# [Recorded information]
# # # #
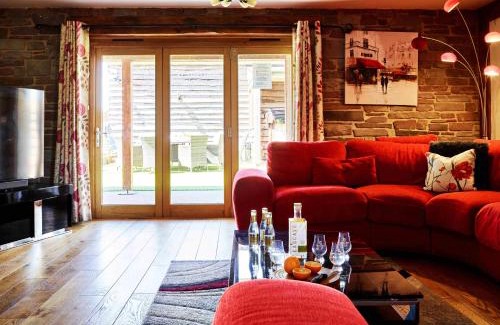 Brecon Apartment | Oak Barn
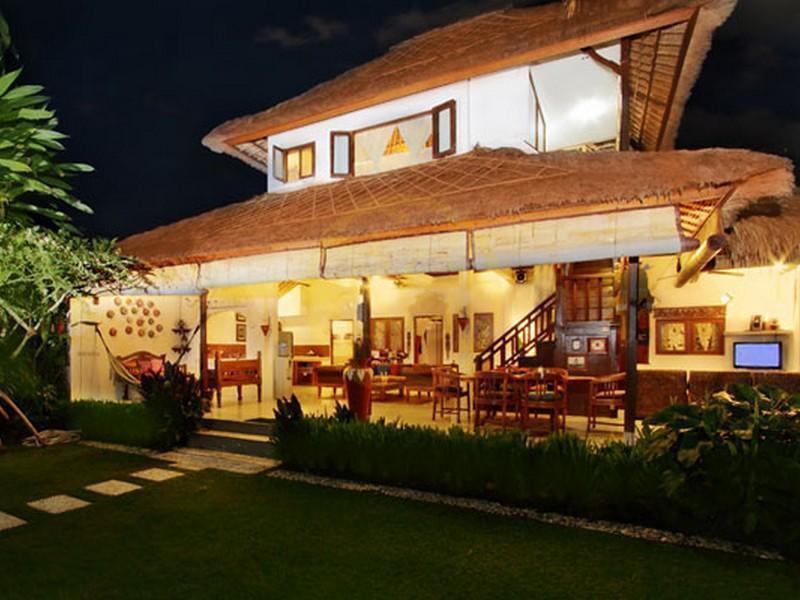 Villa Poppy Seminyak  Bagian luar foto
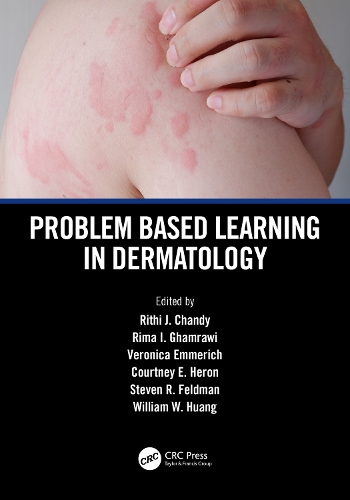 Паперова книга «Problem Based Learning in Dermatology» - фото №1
# # # #
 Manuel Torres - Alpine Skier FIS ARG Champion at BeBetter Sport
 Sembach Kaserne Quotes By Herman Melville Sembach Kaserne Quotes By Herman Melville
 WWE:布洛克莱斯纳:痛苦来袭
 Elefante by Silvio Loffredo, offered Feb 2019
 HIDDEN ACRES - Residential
# # # #
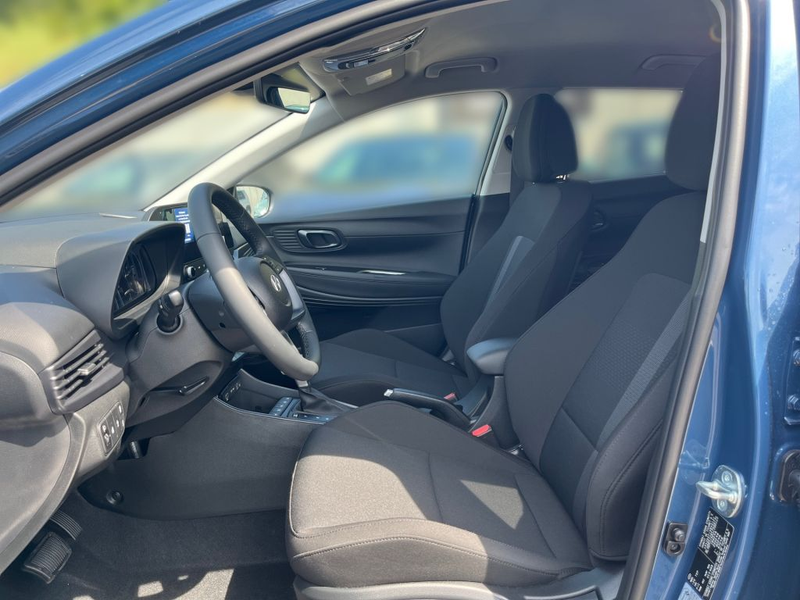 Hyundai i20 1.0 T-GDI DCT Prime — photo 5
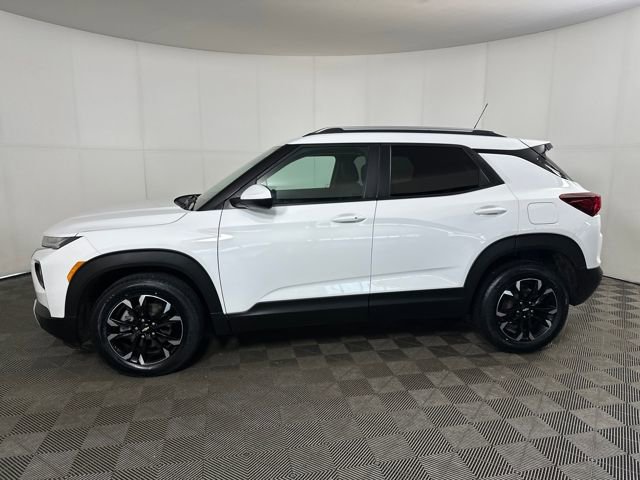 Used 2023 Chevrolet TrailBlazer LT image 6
# # # #
# [Work order]
Starting with the record that contains "Brecon Apartment | Oak Barn" and going on through the record that contains "Based Learning in", turn those records into a numbered list with no blank lines. Leave the pictures out of your answer.

# [Solution]
1.  Brecon Apartment | Oak Barn
2.  Villa Poppy Seminyak  Bagian luar foto
3.  Паперова книга «Problem Based Learning in Dermatology» - фото №1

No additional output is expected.